Mathematicalhistorical
Since the discoveries of Johannes Kepler and Nikolaus Copernicus, the threebody problem has been considered one of the most difficult mathematical problems with which many wellknown mathematicians such as AlexisClaude Clairaut , Leonhard Euler , JosephLouis Lagrange , Thorvald Nicolai Thiele and George William Hill have dealt with over the centuries and Henri Poincaré employed. In the general case, the movement is chaotic and can only be calculated numerically.
Special case
The special case that one of the three bodies has an infinitesimally small mass and its effect on the other two can be neglected is called a restricted threebody problem. It plays an important role in astronomy (e.g. in research satellites such as the Planetary Grand Tour ), which leads to the problem of Lagrange points .
General statements
The twobody problem can be solved analytically using Kepler's laws . In contrast, in the case of more than two celestial bodies , the integrals are no longer algebraic integrals and can no longer be solved with elementary functions . At the beginning of the 20th century, Karl Frithiof Sundman was the first to provide an analytical solution to the threebody problem in the form of a convergent power series , on the assumption that the total angular momentum of the system does not vanish and therefore a threeway collision does not occur in which the distance between all three Body is zero. Sundman's solution cannot be used for practical calculations, however, since at least 10 to the power of 8,000,000 terms would have to be taken into account for the sum in order to achieve sufficient accuracy.
The stability of a threebody system is described by the KolmogorowArnoldMoser theorem .
Approximate or exact solutions are possible in some cases:
 If the mass of one of the heavenly bodies is small, then the threebody problem is solved iteratively , nowadays with computers , or calculates orbit disturbances that the smallest (lightest) body suffers from the larger (heavier) ones.
 The already mentioned special case of the equilibrium of the force of attraction between two large (heavy) bodies on a vanishingly small (light) body (taking into account the apparent forces occurring in the rotating reference system ) in the Lagrange points L _{1} to L _{5 can be} solved exactly . The inner point L _{1} is used, for example, in space travel for solar research . The SOHO solar observatory is located there.
 In the case of three equal masses, there is a solution in which the objects follow one another on a common path that has the shape of an infinity sign ( ).
generalization
The generalization of the threebody problem is the multibody problem. General multibody problems are treated with multibody simulations .
Trivia
In the science fiction novel The Three Suns by the Chinese author Cixin Liu , the threebody problem plays a crucial role in communicating with an extraterrestrial civilization .
See also
literature
 Richard Montgomery: The Three Body Problem.
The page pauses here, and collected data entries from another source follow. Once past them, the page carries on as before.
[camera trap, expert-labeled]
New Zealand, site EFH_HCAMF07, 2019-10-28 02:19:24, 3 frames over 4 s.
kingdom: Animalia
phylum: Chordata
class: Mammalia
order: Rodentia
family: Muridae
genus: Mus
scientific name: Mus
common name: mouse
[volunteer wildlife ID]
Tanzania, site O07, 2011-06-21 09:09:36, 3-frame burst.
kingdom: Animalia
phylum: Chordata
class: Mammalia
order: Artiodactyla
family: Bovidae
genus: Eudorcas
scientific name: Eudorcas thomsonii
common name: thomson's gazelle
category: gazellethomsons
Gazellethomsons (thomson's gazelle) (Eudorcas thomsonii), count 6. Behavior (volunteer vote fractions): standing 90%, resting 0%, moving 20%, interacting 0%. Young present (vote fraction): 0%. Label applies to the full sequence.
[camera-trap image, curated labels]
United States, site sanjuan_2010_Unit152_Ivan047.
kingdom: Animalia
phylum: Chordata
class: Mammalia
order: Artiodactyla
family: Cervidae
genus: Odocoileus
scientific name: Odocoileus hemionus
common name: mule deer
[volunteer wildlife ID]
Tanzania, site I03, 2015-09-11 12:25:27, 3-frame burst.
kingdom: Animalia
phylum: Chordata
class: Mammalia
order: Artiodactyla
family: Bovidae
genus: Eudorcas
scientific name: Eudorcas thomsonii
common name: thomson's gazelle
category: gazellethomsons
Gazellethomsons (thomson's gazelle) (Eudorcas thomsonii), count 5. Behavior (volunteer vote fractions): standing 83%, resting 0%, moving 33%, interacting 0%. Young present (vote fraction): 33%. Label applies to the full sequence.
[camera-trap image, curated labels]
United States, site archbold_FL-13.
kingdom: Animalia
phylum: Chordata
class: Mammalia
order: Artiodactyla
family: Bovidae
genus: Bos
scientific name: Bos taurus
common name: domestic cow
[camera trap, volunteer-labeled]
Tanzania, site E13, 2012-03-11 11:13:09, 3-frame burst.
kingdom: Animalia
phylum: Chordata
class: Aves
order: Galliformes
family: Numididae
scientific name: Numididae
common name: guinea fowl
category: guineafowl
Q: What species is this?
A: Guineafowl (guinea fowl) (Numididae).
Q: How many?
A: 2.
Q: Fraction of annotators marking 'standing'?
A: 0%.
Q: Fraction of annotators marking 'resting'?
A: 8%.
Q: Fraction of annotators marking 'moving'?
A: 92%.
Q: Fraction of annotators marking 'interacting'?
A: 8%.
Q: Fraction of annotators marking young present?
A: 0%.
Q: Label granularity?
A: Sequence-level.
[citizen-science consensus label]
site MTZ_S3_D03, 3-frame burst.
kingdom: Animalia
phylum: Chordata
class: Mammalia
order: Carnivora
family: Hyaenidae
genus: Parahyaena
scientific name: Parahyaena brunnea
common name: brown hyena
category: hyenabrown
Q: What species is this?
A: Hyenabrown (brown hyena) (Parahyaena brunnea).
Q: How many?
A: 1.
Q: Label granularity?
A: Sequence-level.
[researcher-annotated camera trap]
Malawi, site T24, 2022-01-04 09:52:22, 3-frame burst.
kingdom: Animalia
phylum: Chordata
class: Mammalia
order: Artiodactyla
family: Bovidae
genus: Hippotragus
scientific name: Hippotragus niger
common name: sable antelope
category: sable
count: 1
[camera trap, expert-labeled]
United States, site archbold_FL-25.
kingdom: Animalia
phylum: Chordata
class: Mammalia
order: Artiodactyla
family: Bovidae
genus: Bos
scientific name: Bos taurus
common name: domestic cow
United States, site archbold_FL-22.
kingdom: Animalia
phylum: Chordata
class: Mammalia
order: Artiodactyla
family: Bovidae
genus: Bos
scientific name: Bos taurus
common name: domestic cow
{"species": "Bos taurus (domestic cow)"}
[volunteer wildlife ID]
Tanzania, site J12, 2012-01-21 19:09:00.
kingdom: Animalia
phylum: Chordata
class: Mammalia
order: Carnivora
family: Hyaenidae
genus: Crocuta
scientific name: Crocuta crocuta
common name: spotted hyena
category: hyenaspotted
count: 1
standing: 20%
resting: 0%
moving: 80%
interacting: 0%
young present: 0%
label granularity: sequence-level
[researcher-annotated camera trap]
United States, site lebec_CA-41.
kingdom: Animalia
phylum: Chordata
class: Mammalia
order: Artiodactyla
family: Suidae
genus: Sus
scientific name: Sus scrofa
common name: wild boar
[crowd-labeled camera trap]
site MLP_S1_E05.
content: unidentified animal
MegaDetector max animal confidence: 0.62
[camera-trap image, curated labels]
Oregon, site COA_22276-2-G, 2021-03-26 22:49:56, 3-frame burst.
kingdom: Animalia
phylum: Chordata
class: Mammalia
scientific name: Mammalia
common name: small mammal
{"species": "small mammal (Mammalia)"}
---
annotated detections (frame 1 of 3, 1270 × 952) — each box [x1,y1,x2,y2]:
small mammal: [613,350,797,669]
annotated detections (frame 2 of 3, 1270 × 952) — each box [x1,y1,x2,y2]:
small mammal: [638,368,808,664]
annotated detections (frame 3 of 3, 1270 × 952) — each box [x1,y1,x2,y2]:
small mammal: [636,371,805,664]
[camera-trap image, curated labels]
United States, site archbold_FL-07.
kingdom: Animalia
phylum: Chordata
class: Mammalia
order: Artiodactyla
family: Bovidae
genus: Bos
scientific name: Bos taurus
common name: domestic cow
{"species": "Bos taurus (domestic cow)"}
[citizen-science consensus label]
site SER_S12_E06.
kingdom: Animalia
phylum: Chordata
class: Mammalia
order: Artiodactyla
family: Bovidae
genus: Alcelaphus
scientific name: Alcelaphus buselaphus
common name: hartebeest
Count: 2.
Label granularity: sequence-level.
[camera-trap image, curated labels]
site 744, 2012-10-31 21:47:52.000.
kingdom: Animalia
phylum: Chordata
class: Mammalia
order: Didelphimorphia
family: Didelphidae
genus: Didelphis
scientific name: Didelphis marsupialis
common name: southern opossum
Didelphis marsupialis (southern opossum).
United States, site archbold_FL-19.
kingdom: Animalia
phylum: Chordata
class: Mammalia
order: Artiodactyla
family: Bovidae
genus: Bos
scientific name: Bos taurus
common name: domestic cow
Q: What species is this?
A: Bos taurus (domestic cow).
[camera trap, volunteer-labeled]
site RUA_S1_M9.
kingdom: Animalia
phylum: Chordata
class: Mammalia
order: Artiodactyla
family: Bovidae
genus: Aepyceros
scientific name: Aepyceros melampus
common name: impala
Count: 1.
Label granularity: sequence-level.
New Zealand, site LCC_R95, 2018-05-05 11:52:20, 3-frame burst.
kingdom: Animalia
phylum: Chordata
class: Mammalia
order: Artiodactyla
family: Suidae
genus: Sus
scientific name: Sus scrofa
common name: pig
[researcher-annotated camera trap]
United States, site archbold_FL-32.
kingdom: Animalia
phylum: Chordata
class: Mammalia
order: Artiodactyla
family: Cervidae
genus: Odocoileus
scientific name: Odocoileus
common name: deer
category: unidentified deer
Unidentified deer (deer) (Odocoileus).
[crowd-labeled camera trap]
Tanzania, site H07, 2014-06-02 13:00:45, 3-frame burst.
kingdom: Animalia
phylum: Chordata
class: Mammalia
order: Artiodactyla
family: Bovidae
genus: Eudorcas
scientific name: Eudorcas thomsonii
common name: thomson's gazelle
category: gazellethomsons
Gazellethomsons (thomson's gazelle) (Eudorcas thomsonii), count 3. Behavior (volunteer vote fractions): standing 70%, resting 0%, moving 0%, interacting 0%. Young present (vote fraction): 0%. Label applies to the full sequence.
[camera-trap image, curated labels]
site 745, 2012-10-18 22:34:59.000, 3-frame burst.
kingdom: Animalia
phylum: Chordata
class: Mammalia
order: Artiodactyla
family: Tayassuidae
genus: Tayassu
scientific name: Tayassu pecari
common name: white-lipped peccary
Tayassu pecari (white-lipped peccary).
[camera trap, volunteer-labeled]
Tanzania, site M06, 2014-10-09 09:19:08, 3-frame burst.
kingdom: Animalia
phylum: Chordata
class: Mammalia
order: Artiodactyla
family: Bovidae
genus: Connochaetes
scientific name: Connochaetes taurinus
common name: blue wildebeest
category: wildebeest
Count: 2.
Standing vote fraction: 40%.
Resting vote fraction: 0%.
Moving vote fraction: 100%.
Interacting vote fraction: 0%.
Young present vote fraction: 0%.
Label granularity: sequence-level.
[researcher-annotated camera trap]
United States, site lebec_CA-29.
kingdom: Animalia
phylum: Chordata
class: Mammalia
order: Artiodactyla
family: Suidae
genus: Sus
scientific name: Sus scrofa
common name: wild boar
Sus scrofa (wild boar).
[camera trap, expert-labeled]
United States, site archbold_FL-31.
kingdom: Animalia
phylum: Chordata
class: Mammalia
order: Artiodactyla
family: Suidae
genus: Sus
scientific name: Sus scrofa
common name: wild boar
In: Spectrum of Science . 2020, issue 3, pp. 1219.
Web links
 Can you park in space? from the alphaCentauri television series(approx. 15 minutes). First broadcast on Apr 28, 2004.
 Chaos and Complexity Theory. (PDF; 31 kB).
 Numerical calculations of planetary orbits.
Remarks
 ↑ Based on a theorem by Poincaré , which generalizes a theorem by Bruns .

↑ June BarrowGreen: The dramatic episode of Sundman. In: Section 9. The reception of Sundman's work.
"In 1930 David Beloriszky [...] calculated that if Sundman's series were going to be used for astronomical observations then the computations would involve at least 10 ^{8,000,000} terms!"